In recent weeks there has been a deal of press and public indignation over ground rents that can double or more overnight. It is an issue that may be harbouring an avalanche of negligence claims against solicitors, according to Joshua Munro, a barrister at Hailsham Chambers.
He writes: “Purchasers of long-leasehold interests in property may regard themselves as the ‘owners’ of the property. However, many thousands have discovered that they are subject to covenants in favour of freeholders.
“When the true position is found out as to increasing ground rent liabilities, it is very likely that the long-leasehold owners will want to make claims. The problems are often remediable, via leasehold enfranchaisement and acquisition of a share of freehold, or an extension of the long lease’s term with reduction of ground rent to a peppercorn.
However, the remedies come at a cost of professional fees, the monies payable to the freeholder, and also the time and hassle of going through the necessary legal processes, and if appropriate garnering the support of sufficient numbers of fellow long-leaseholders.”

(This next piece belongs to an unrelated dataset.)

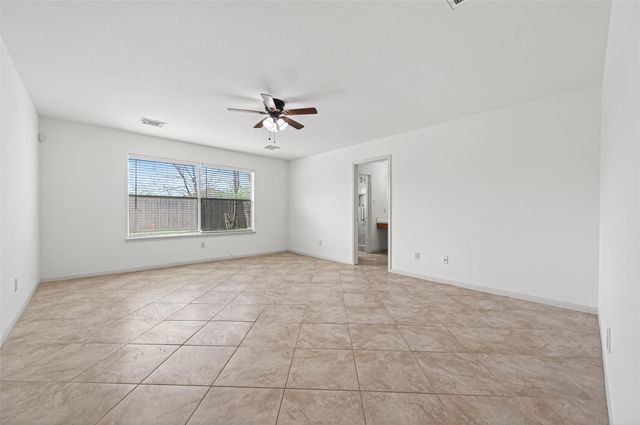 11002 Bradford Way Drive, Houston, TX 77075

The conveyancing solicitor may be the ‘first in the firing line for claims’. Mr Munro quotes the handbook of the Council of Mortgage Lenders, which requires conveyancers to check any specific conditions relating to ground rent in a lease.

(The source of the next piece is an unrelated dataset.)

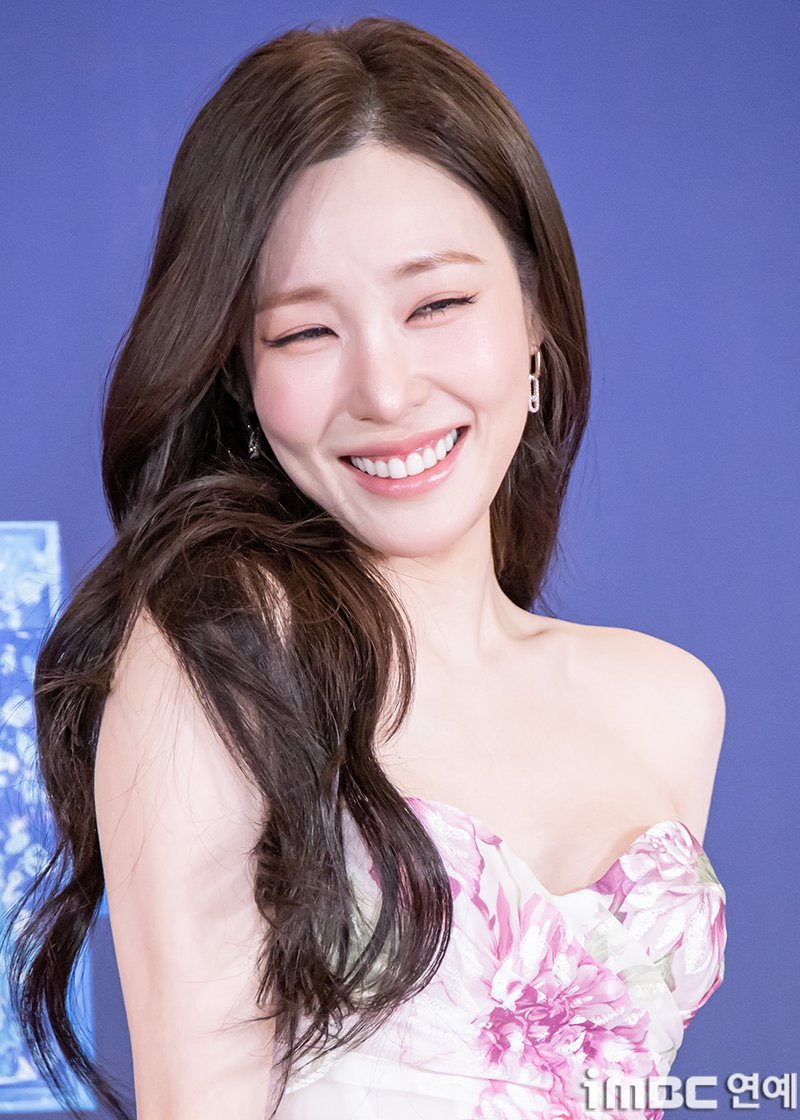 sofia_tf tweet media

He continues: “Conveyancers, also of course, will be liable unless they have given sufficient advice to the purchaser clients and many may not have given any advice on ground rent clauses. The relevant leases also often have other clauses which may be considered unreasonable and in respect of which inadequate advice may have been given, for example fees for remortgaging or making structural changes.

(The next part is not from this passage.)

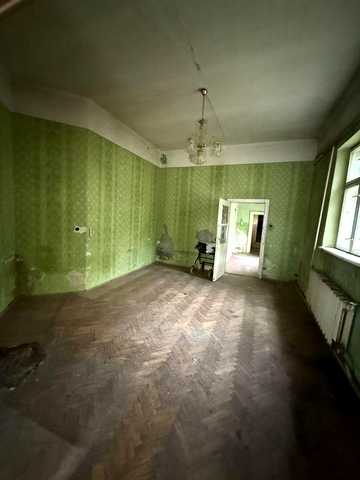 Продам квартиру в центрі міста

“Furthermore, there are potential claims that are more complex as to the adequacy of advice in respect of leaseholds with short terms that will need to be extended, often at high cost.”
Other professionals may also find themselves caught up in the storm. “Valuers may find themselves in the cross-hairs,” says Munro, “although many will not have been properly instructed as to the tenants’ covenants and therefore will escape liability.”
He councils: “Obtaining careful and considered expert evidence is of course necessary to make a claim for diminution in value. The expert should consider the availability of mortgages for the next purchase of the property and how that affects value. If leasehold enfranchaisement is available it may well be more straightforward to claim the cost of cure and consequential losses.”
He offers a lifeline to conveyancers in the form of limitation, adding: “Claimants in many cases will struggle to make out s14A Limitation Act 1980 arguments, deliberate concealment, or other attempts to extend the six-year period.”
His conclusion is gloomy, however: “Historically, residential conveyancing has generated the largest number of claims on solicitors’ professional indemnity policies. That number is likely to swell as claims arising from leasehold issues come to light.”